*** Opening Provided data ***

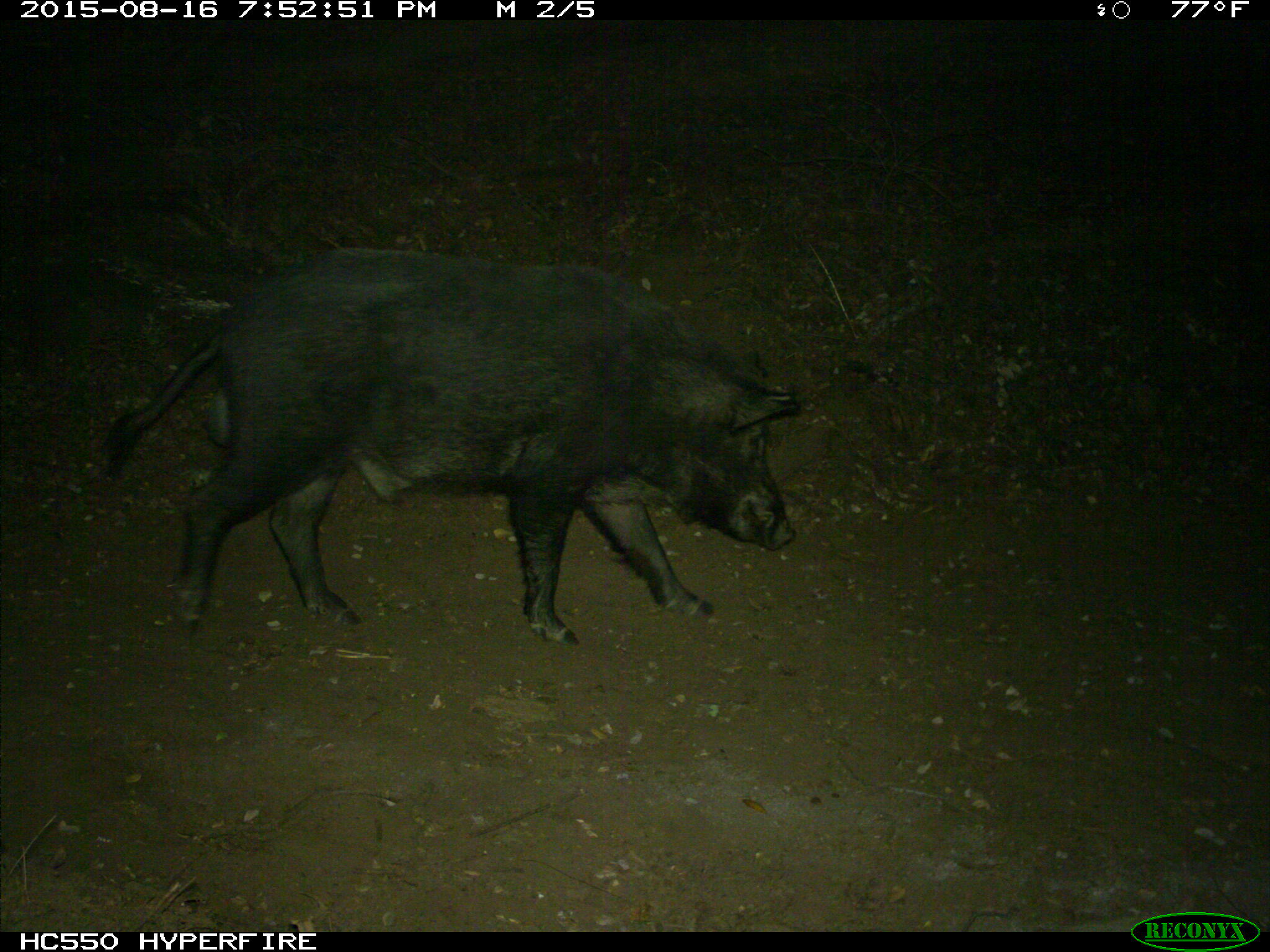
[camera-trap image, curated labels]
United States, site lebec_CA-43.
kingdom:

*** Closing Provided data ***
*** Opening Provided data ***

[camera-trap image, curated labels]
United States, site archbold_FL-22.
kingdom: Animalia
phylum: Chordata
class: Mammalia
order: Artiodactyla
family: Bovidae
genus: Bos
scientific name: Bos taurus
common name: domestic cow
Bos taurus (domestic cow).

*** Closing Provided data ***

Exercise requirements = Your task is to copy every line in the entries that holds the string "site".

Answer to the exercise =
United States, site lebec_CA-43.
United States, site archbold_FL-22.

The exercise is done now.